### Objective
Output each entry verbatim and exclude every picture from it.

### Provided data
-- -- --
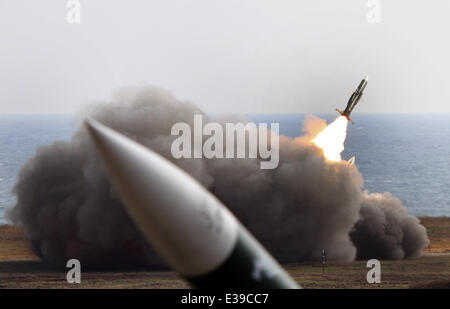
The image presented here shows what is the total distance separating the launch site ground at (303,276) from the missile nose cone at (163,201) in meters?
15.9

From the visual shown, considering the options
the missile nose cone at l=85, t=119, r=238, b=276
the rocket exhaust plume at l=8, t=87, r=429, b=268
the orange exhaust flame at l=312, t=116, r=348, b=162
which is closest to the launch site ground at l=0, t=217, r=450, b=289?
the rocket exhaust plume at l=8, t=87, r=429, b=268

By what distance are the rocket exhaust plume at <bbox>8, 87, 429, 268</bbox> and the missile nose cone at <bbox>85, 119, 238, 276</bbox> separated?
1890 centimetres

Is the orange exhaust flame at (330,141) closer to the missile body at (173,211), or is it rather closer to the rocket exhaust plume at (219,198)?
the rocket exhaust plume at (219,198)

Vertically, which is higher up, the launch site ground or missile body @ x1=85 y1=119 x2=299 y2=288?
missile body @ x1=85 y1=119 x2=299 y2=288

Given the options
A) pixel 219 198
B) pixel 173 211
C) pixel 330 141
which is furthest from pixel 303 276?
pixel 173 211

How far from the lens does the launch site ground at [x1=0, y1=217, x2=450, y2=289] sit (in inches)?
1054

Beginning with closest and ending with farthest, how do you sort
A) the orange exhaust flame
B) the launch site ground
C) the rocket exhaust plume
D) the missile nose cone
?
the missile nose cone, the launch site ground, the rocket exhaust plume, the orange exhaust flame

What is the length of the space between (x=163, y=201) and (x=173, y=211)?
19cm

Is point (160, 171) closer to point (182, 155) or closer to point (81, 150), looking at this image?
point (182, 155)

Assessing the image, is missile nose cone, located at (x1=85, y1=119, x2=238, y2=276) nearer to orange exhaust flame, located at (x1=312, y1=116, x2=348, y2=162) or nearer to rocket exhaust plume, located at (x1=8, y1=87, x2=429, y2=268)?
rocket exhaust plume, located at (x1=8, y1=87, x2=429, y2=268)

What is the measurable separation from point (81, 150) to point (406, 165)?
74900 mm

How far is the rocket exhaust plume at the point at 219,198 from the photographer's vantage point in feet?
97.9
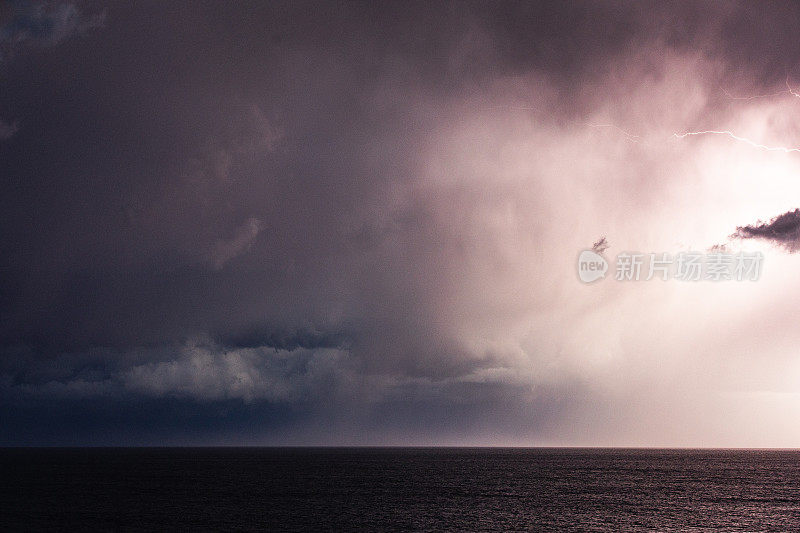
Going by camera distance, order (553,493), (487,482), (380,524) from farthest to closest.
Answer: (487,482)
(553,493)
(380,524)

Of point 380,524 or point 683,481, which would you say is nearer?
point 380,524

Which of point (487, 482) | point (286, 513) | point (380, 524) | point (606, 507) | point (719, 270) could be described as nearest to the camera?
point (719, 270)

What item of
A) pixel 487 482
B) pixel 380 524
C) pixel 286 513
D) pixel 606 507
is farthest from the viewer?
pixel 487 482

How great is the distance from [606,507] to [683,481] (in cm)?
7303

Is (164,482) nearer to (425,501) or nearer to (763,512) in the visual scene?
(425,501)

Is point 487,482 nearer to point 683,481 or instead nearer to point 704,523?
point 683,481

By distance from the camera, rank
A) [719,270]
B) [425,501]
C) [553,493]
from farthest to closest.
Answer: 1. [553,493]
2. [425,501]
3. [719,270]

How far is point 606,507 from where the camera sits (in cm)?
10200

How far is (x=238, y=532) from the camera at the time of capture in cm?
7619

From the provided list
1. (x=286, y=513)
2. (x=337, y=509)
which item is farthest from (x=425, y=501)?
(x=286, y=513)

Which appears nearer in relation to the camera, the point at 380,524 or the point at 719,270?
the point at 719,270

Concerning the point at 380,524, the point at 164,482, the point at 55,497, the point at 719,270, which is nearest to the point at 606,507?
the point at 380,524

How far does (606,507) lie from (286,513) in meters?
50.7

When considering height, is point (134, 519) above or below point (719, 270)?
below
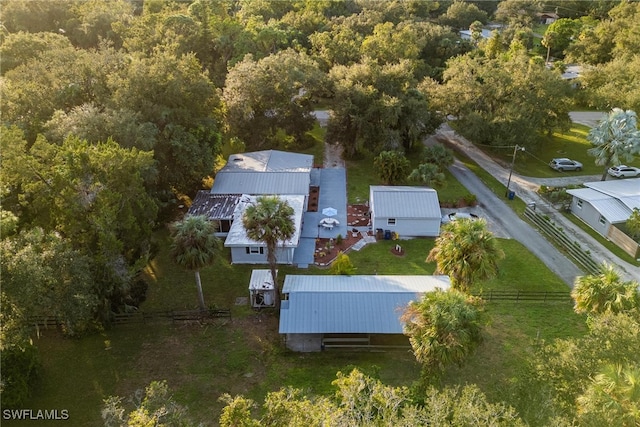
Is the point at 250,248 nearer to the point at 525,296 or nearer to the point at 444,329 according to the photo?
the point at 444,329

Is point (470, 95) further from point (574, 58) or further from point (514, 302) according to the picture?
point (574, 58)

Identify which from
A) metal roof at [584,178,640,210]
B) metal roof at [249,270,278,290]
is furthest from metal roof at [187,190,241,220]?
metal roof at [584,178,640,210]

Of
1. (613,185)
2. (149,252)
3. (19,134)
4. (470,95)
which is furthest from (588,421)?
(470,95)

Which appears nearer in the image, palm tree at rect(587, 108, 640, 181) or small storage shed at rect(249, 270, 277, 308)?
small storage shed at rect(249, 270, 277, 308)

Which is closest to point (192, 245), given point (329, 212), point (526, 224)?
point (329, 212)

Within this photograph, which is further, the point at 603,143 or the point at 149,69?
the point at 603,143

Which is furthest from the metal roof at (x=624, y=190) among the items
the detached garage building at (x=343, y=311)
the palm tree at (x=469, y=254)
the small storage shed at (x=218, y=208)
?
the small storage shed at (x=218, y=208)

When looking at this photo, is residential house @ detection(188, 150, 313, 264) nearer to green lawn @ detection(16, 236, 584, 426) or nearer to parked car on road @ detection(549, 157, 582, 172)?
green lawn @ detection(16, 236, 584, 426)

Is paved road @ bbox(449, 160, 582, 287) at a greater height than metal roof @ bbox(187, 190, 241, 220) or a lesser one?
lesser
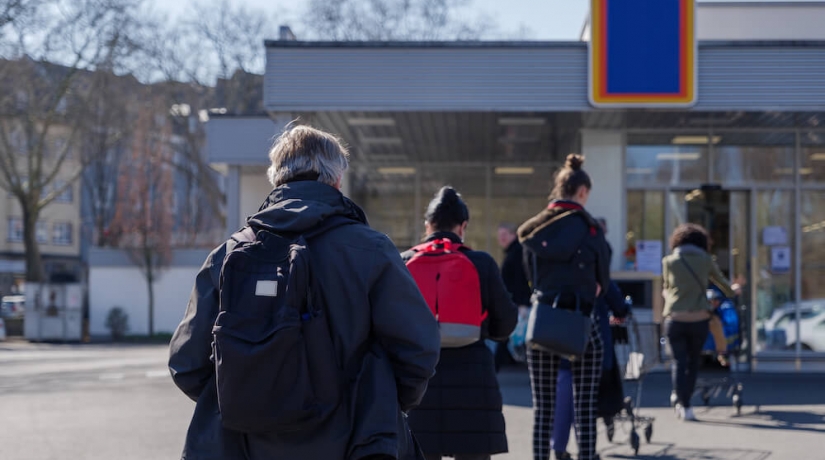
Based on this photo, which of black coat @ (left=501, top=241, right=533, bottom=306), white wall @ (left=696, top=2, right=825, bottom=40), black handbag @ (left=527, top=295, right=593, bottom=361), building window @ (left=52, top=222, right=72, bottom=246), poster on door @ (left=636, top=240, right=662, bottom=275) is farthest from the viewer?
-- -- --
### Answer to the problem
The image presented here shows what is the total distance separating the launch site ground at (303,276) from the missile nose cone at (163,201) in meters?
15.9

From the visual shown, considering the options
the missile nose cone at l=85, t=119, r=238, b=276
the rocket exhaust plume at l=8, t=87, r=429, b=268
the orange exhaust flame at l=312, t=116, r=348, b=162
which is closest to the launch site ground at l=0, t=217, r=450, b=289?
the rocket exhaust plume at l=8, t=87, r=429, b=268

By what distance are the rocket exhaust plume at <bbox>8, 87, 429, 268</bbox> and the missile nose cone at <bbox>85, 119, 238, 276</bbox> separated?
1890 centimetres

Is the orange exhaust flame at (330,141) closer to the missile body at (173,211), or is it rather closer to the rocket exhaust plume at (219,198)?
the rocket exhaust plume at (219,198)

Vertically, which is higher up, the launch site ground or missile body @ x1=85 y1=119 x2=299 y2=288?
missile body @ x1=85 y1=119 x2=299 y2=288

Given the options
A) pixel 219 198
B) pixel 173 211
C) pixel 330 141
which is furthest from pixel 303 276?
pixel 173 211

How far from the lens does the launch site ground at [x1=0, y1=217, x2=450, y2=289] sit (in inches)?
1054

Beginning with closest and ending with farthest, how do you sort
A) the orange exhaust flame
B) the launch site ground
C) the rocket exhaust plume
D) the missile nose cone
?
the missile nose cone, the launch site ground, the rocket exhaust plume, the orange exhaust flame

What is the length of the space between (x=163, y=201) and (x=173, y=211)?
19cm

Is point (160, 171) closer to point (182, 155) or closer to point (81, 150), looking at this image?
point (182, 155)

Assessing the image, is missile nose cone, located at (x1=85, y1=119, x2=238, y2=276) nearer to orange exhaust flame, located at (x1=312, y1=116, x2=348, y2=162) or nearer to rocket exhaust plume, located at (x1=8, y1=87, x2=429, y2=268)?
rocket exhaust plume, located at (x1=8, y1=87, x2=429, y2=268)

What is the measurable separation from point (81, 150) to point (406, 165)?
74900 mm

How far is the rocket exhaust plume at the point at 219,198 from the photographer's vantage point in feet?
97.9
Going by camera distance, order (553,493), (487,482), (380,524) from farthest to closest.
Answer: (487,482)
(553,493)
(380,524)

Of point 380,524 or point 683,481, which would you say is nearer?
point 380,524

Which of point (487, 482) | point (286, 513) | point (380, 524) | point (606, 507) | point (719, 270) could be described as nearest to the camera?
point (719, 270)

What item of
A) pixel 487 482
B) pixel 380 524
C) pixel 286 513
D) pixel 606 507
is farthest from the viewer?
pixel 487 482

How great is the distance from [606,507] to [683,481] (in cm)?
7303

Is (164,482) nearer to (425,501) or nearer to (763,512) in the visual scene?
(425,501)

Is point 487,482 nearer to point 683,481 or instead nearer to point 704,523?
point 683,481

By distance from the camera, rank
A) [719,270]
B) [425,501]
C) [553,493]
from farthest to closest.
Answer: 1. [553,493]
2. [425,501]
3. [719,270]

How far is point 606,507 from where the camera sits (in cm)?
10200

How far is (x=238, y=532) from the camera at the time of capture in cm?
7619

From the provided list
1. (x=286, y=513)
2. (x=337, y=509)
which item is farthest from (x=425, y=501)?
(x=286, y=513)

Which appears nearer in relation to the camera, the point at 380,524 or the point at 719,270?
the point at 719,270

Concerning the point at 380,524, the point at 164,482, the point at 55,497, the point at 719,270, which is nearest to the point at 606,507?
the point at 380,524

How far does (606,507) lie from (286,513) in meters?
50.7

When considering height, is point (134, 519) above or below point (719, 270)?
below
Is the point at 250,248 nearer to the point at 525,296 or nearer to the point at 444,329 according to the photo?
the point at 444,329

Is point (470, 95) further from point (574, 58) or further from point (514, 302) according to the picture?
point (574, 58)

Identify which from
A) metal roof at [584,178,640,210]
B) metal roof at [249,270,278,290]
is furthest from metal roof at [187,190,241,220]?
metal roof at [584,178,640,210]

Of
1. (613,185)
2. (149,252)
3. (19,134)
4. (470,95)
which is furthest from (588,421)?
(470,95)

Which appears nearer in the image, palm tree at rect(587, 108, 640, 181) or small storage shed at rect(249, 270, 277, 308)?
small storage shed at rect(249, 270, 277, 308)

Which is closest to point (192, 245), given point (329, 212), point (526, 224)?
point (329, 212)

Within this photograph, which is further, the point at 603,143 or the point at 149,69?
the point at 603,143

Which is furthest from the metal roof at (x=624, y=190) among the items
the detached garage building at (x=343, y=311)
the palm tree at (x=469, y=254)
the small storage shed at (x=218, y=208)
?
the small storage shed at (x=218, y=208)

When looking at this photo, is residential house @ detection(188, 150, 313, 264) nearer to green lawn @ detection(16, 236, 584, 426) or nearer to parked car on road @ detection(549, 157, 582, 172)?
green lawn @ detection(16, 236, 584, 426)

Is paved road @ bbox(449, 160, 582, 287) at a greater height than metal roof @ bbox(187, 190, 241, 220) or a lesser one?
lesser
Based on this photo, which of black coat @ (left=501, top=241, right=533, bottom=306), white wall @ (left=696, top=2, right=825, bottom=40), black handbag @ (left=527, top=295, right=593, bottom=361), building window @ (left=52, top=222, right=72, bottom=246), poster on door @ (left=636, top=240, right=662, bottom=275) is farthest from the viewer?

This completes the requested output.